ISO/IEC 19249:2017 outlines security principles for designing secure products, systems, and applications. It includes five architectural principles and five design principles.

Architectural Principles:

  1. Domain Separation: Group related components into entities with assigned security attributes, ensuring isolation (e.g., OS privilege levels).

  2. Layering: Structure systems into abstract layers, allowing security policies to be imposed and validated at different levels (e.g., OSI model).

  3. Encapsulation: Hide low-level details and prevent direct manipulation of data, using methods like APIs (e.g., object-oriented programming).

  4. Redundancy: Ensure availability and integrity by duplicating critical components (e.g., RAID configurations, dual power supplies).

  5. Virtualization: Use virtual environments to enhance security boundaries, isolate processes, and protect against malicious activities (e.g., cloud services).

Design Principles:

  1. Least Privilege: Limit permissions to the minimum required for task completion, reducing exposure (e.g., read-only access for viewing documents).

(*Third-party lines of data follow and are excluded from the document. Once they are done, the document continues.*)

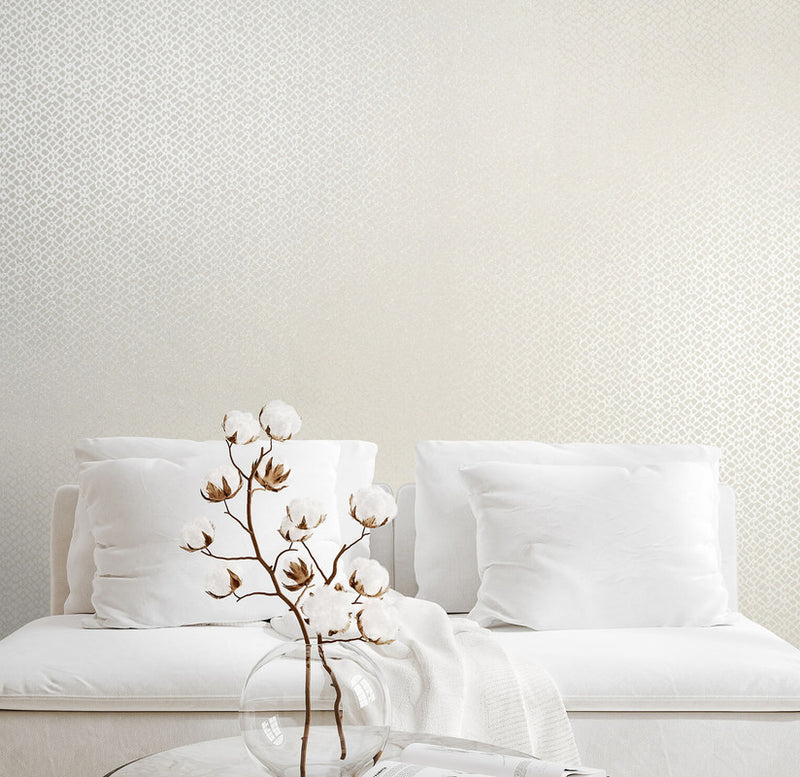 media image for Soul Wallpaper in Linen White 252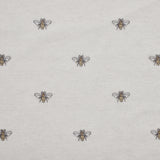 Embroidered Bee Valance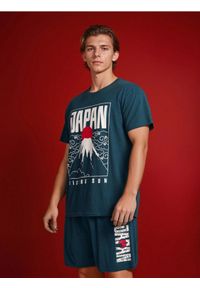 Sinsay - Piżama dwuczęściowa - wielobarwny #1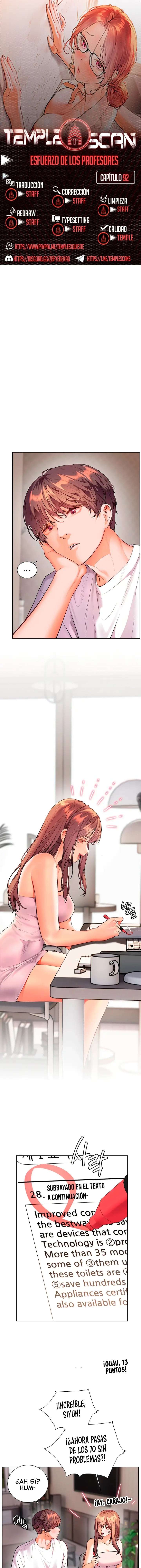 The Teachers’ Efforts Raw Chapter 92 - Page 1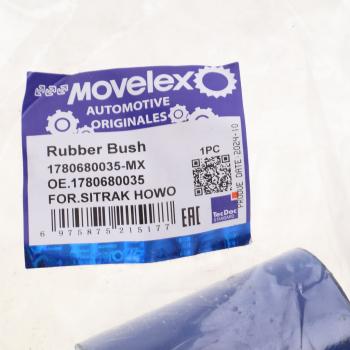 267 р. Втулка SITRAK HOWO стабилизатора заднего (сайлентблок) MOVELEX MOVELEX 1780680035-mx MOVELEX 1780680035-mx  с доставкой в г. Воронеж. Увеличить фотографию 3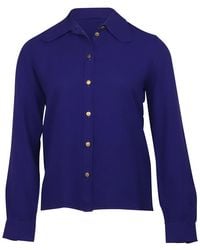 Chloé - Button Down Blouse, Size Eu, (Authentic Pre-Loved) - Lyst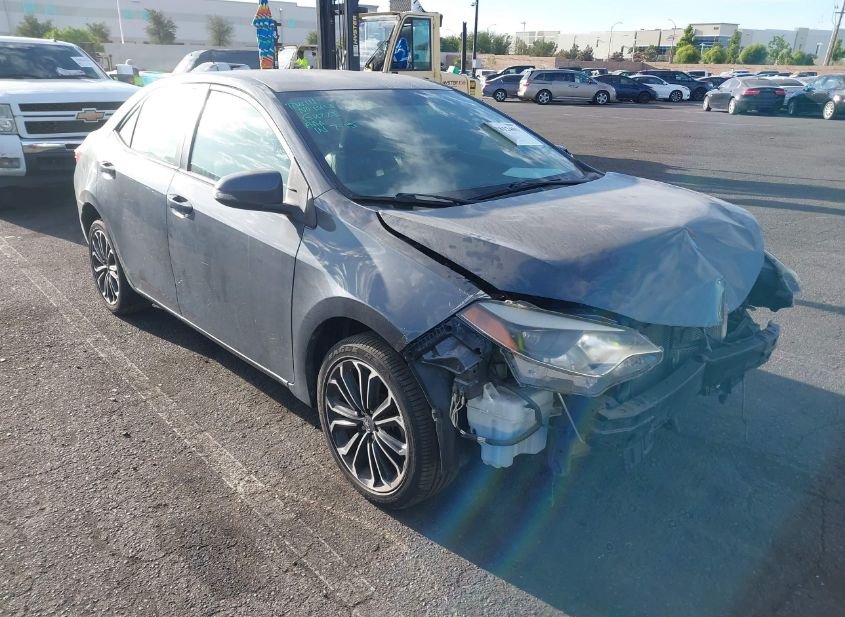 2014 TOYOTA COROLLA S PLUS photo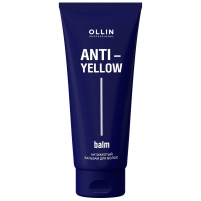 Фото Ollin Professional Anti-Yellow - Антижелтый бальзам для волос Anti-Yellow Balm, 250 мл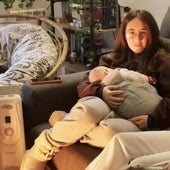 El primer invierno de Áxel en una VPO sin calefacción: «Lleva cuatro catarros en tres meses de vida»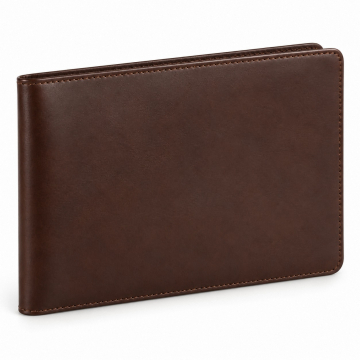Cartera de piel para documentación de armas - Vista completa del producto
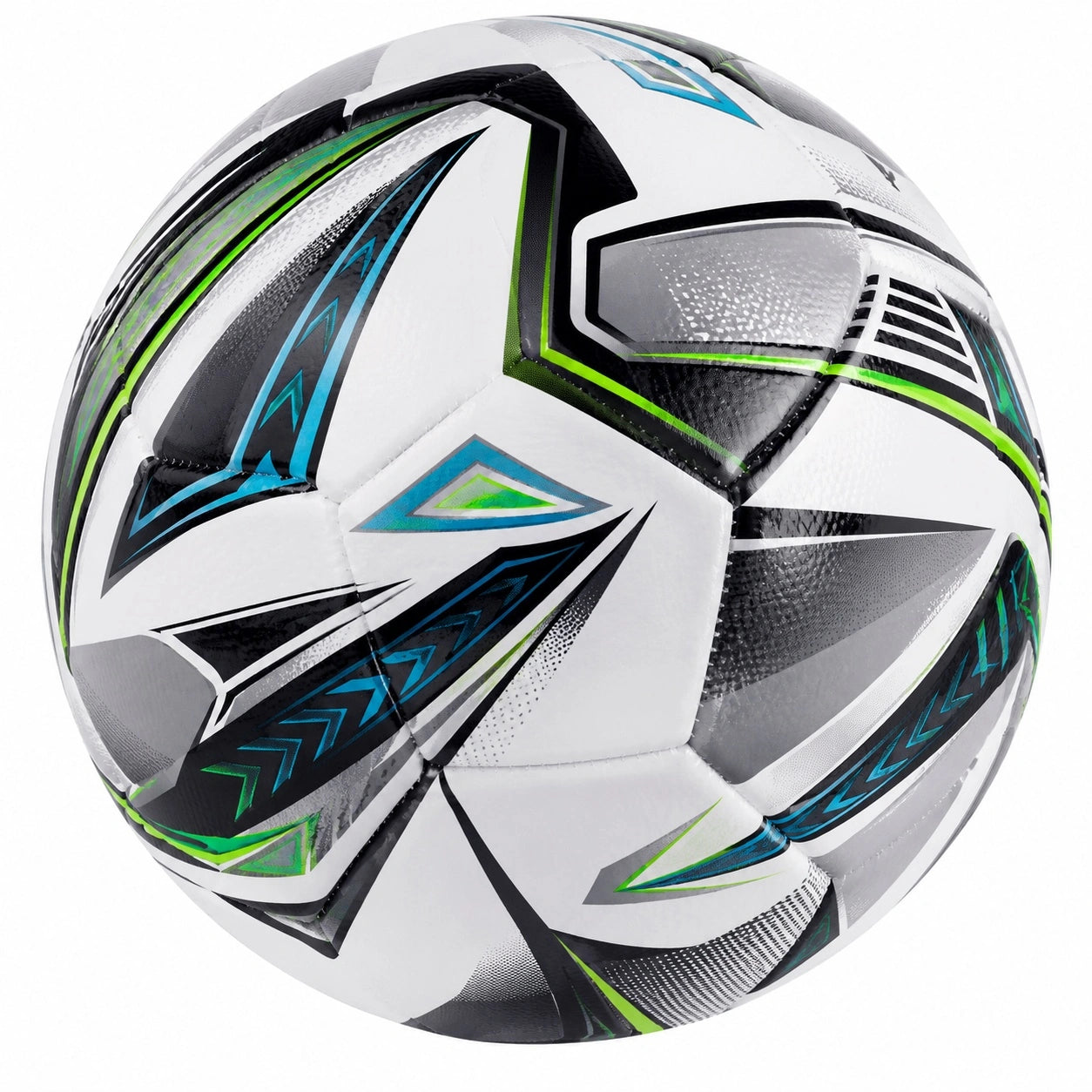 Fußball Größe 5 Weiß Schwarz Grün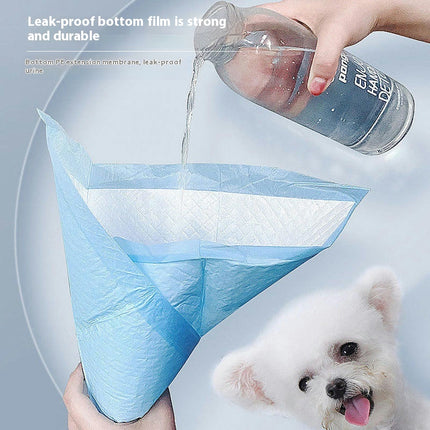 Dog Urine Pad Thickened Training Pad Rabbit Cats Disposable Diapers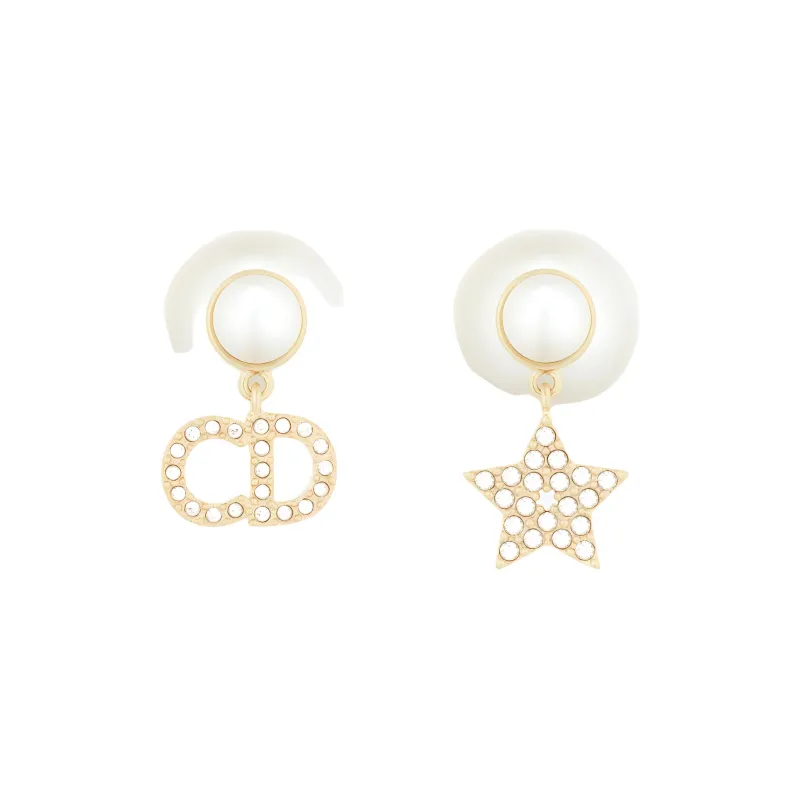 DIOR Metal, Resin Earrings Women's-0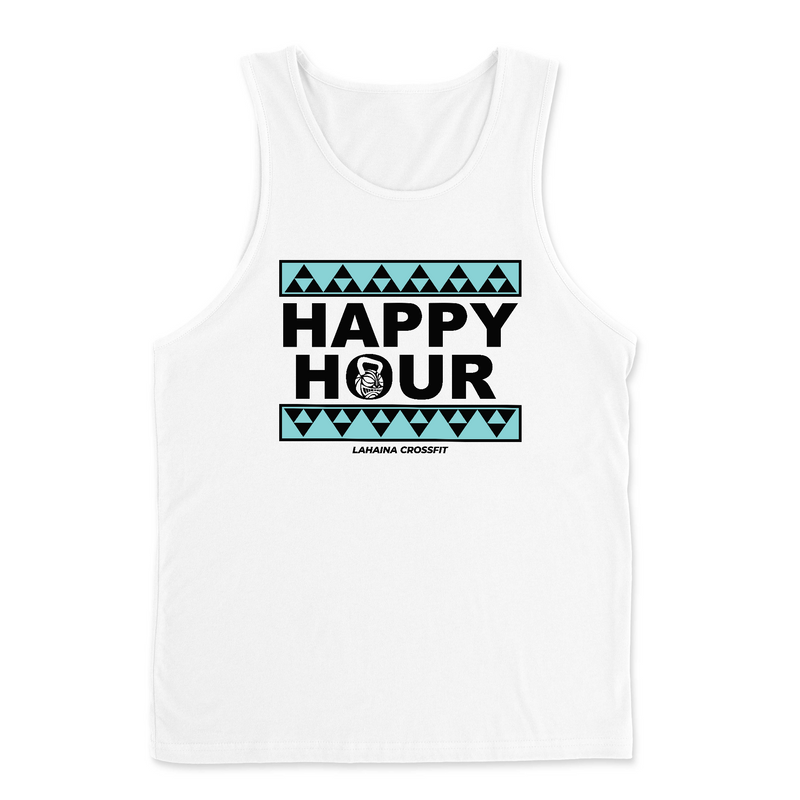 Mens 2X-Large WHITE Tank Top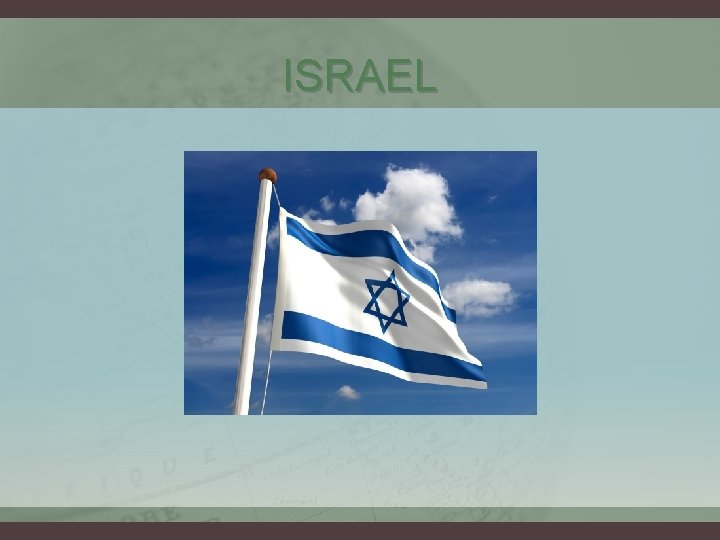 ISRAEL ISRAEL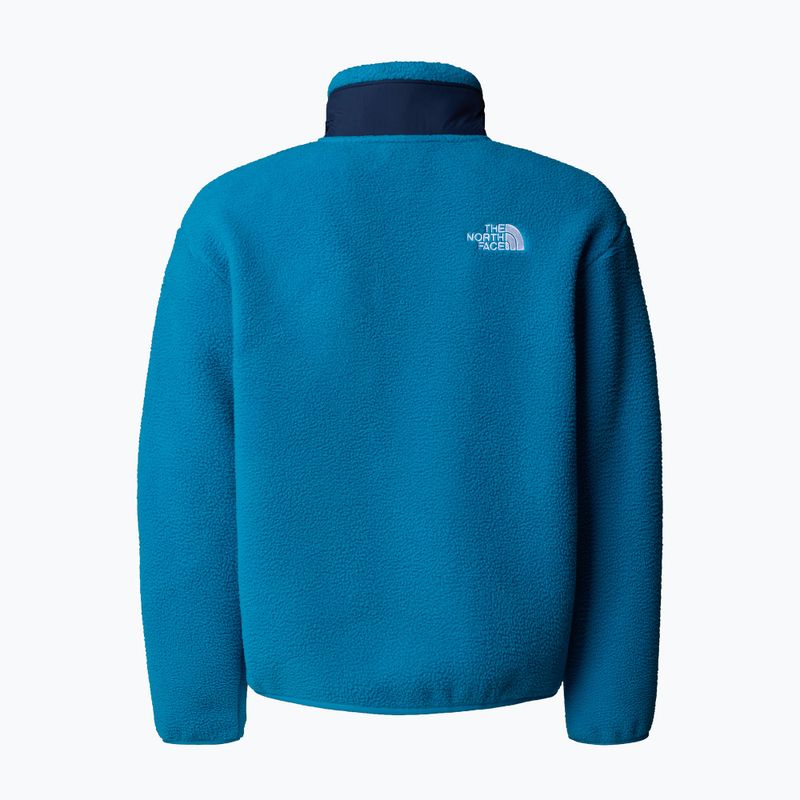 Vaikiškas fliso džemperis The North Face Yumiori Full Zip dusk blue/summit navy 6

  2. Attack Surface Minimisation: Reduce vulnerabilities by disabling unnecessary services and hardening systems (e.g., Linux hardening).

  3. Centralized Parameter Validation: Validate input from all sources to prevent exploitation (e.g., centralized input validation library).

  4. Centralized General Security Services: Centralize security functions like authentication to simplify management and improve security (e.g., centralized authentication server).

  5. Preparing for Error and Exception Handling: Design systems to fail safely and prevent leaks of sensitive information through error messages (e.g., fail-open firewalls, avoiding confidential data exposure).

These principles guide the creation of secure systems and applications by emphasizing isolation, control, and resilience.